I cry. I cry about things that matter to me. That drive me each day at Graphicly. Do you know how amazing it is to see people accomplish things and see the look in their eyes when they know, really know, deep down inside, that it was through their effort that they achieved that accomplishment, and the accolades and respect that they have garnered for themselves is so well deserved that it actually doesnt need to be reinforced?

So, at least once a day, while watching TV or a movie, I find myself choked up. And it reminds me that my purpose is to help people find ways to learn that they are able to do the things that they have set out to accomplish.

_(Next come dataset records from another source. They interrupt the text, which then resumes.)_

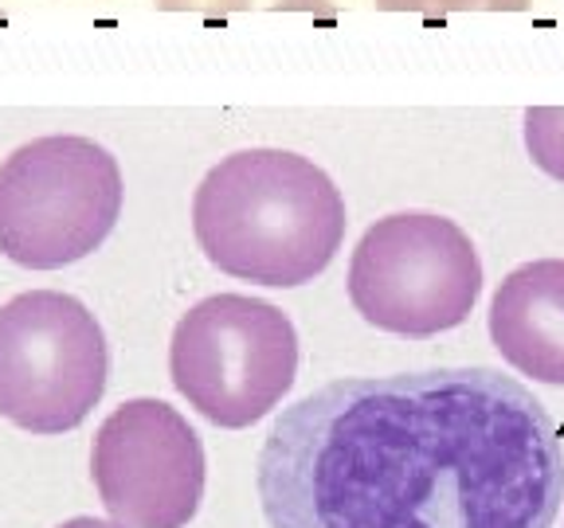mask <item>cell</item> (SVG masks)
Here are the masks:
<instances>
[{
    "label": "cell",
    "mask_w": 564,
    "mask_h": 528,
    "mask_svg": "<svg viewBox=\"0 0 564 528\" xmlns=\"http://www.w3.org/2000/svg\"><path fill=\"white\" fill-rule=\"evenodd\" d=\"M161 12H200V16H231L247 12L251 0H158Z\"/></svg>",
    "instance_id": "8fae6325"
},
{
    "label": "cell",
    "mask_w": 564,
    "mask_h": 528,
    "mask_svg": "<svg viewBox=\"0 0 564 528\" xmlns=\"http://www.w3.org/2000/svg\"><path fill=\"white\" fill-rule=\"evenodd\" d=\"M345 223L334 180L286 150L231 153L193 196V231L208 263L274 290L306 286L326 271Z\"/></svg>",
    "instance_id": "7a4b0ae2"
},
{
    "label": "cell",
    "mask_w": 564,
    "mask_h": 528,
    "mask_svg": "<svg viewBox=\"0 0 564 528\" xmlns=\"http://www.w3.org/2000/svg\"><path fill=\"white\" fill-rule=\"evenodd\" d=\"M256 490L267 528H553L564 447L498 369L357 376L274 419Z\"/></svg>",
    "instance_id": "6da1fadb"
},
{
    "label": "cell",
    "mask_w": 564,
    "mask_h": 528,
    "mask_svg": "<svg viewBox=\"0 0 564 528\" xmlns=\"http://www.w3.org/2000/svg\"><path fill=\"white\" fill-rule=\"evenodd\" d=\"M169 376L196 415L224 431H243L267 419L294 387L299 333L271 301L216 294L176 321Z\"/></svg>",
    "instance_id": "277c9868"
},
{
    "label": "cell",
    "mask_w": 564,
    "mask_h": 528,
    "mask_svg": "<svg viewBox=\"0 0 564 528\" xmlns=\"http://www.w3.org/2000/svg\"><path fill=\"white\" fill-rule=\"evenodd\" d=\"M102 326L79 298L32 290L0 306V415L32 435L75 431L106 392Z\"/></svg>",
    "instance_id": "8992f818"
},
{
    "label": "cell",
    "mask_w": 564,
    "mask_h": 528,
    "mask_svg": "<svg viewBox=\"0 0 564 528\" xmlns=\"http://www.w3.org/2000/svg\"><path fill=\"white\" fill-rule=\"evenodd\" d=\"M90 474L118 528H185L204 497V447L161 399H130L106 415Z\"/></svg>",
    "instance_id": "52a82bcc"
},
{
    "label": "cell",
    "mask_w": 564,
    "mask_h": 528,
    "mask_svg": "<svg viewBox=\"0 0 564 528\" xmlns=\"http://www.w3.org/2000/svg\"><path fill=\"white\" fill-rule=\"evenodd\" d=\"M482 294V258L455 220L397 211L361 235L349 258L352 309L397 337H435L463 326Z\"/></svg>",
    "instance_id": "5b68a950"
},
{
    "label": "cell",
    "mask_w": 564,
    "mask_h": 528,
    "mask_svg": "<svg viewBox=\"0 0 564 528\" xmlns=\"http://www.w3.org/2000/svg\"><path fill=\"white\" fill-rule=\"evenodd\" d=\"M490 341L521 376L564 387V258H538L498 282Z\"/></svg>",
    "instance_id": "ba28073f"
},
{
    "label": "cell",
    "mask_w": 564,
    "mask_h": 528,
    "mask_svg": "<svg viewBox=\"0 0 564 528\" xmlns=\"http://www.w3.org/2000/svg\"><path fill=\"white\" fill-rule=\"evenodd\" d=\"M384 12H423V16H443V12H525L529 0H377Z\"/></svg>",
    "instance_id": "30bf717a"
},
{
    "label": "cell",
    "mask_w": 564,
    "mask_h": 528,
    "mask_svg": "<svg viewBox=\"0 0 564 528\" xmlns=\"http://www.w3.org/2000/svg\"><path fill=\"white\" fill-rule=\"evenodd\" d=\"M118 216L122 173L90 138H35L0 165V255L28 271H59L87 258Z\"/></svg>",
    "instance_id": "3957f363"
},
{
    "label": "cell",
    "mask_w": 564,
    "mask_h": 528,
    "mask_svg": "<svg viewBox=\"0 0 564 528\" xmlns=\"http://www.w3.org/2000/svg\"><path fill=\"white\" fill-rule=\"evenodd\" d=\"M525 150L541 173L564 185V106L525 110Z\"/></svg>",
    "instance_id": "9c48e42d"
},
{
    "label": "cell",
    "mask_w": 564,
    "mask_h": 528,
    "mask_svg": "<svg viewBox=\"0 0 564 528\" xmlns=\"http://www.w3.org/2000/svg\"><path fill=\"white\" fill-rule=\"evenodd\" d=\"M59 528H118L115 520H95V517H75V520H63Z\"/></svg>",
    "instance_id": "7c38bea8"
}]
</instances>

At Graphicly, we ask everyone to think about three questions:

  • “What can I do today that helps Graphicly today?”
  • “What can I do tomorrow that helps Graphicly tomorrow”
  • “What do I want out of this experience.”

Because its when those three questions intersect that people truly become engaged and are able to accomplish wonderful things.

As I get ready to bail out of Graphicly for the day, I am excited to head home and watch a movie. Im thinking something light. Perhaps Schnidler’s List? I probably wont cry at all.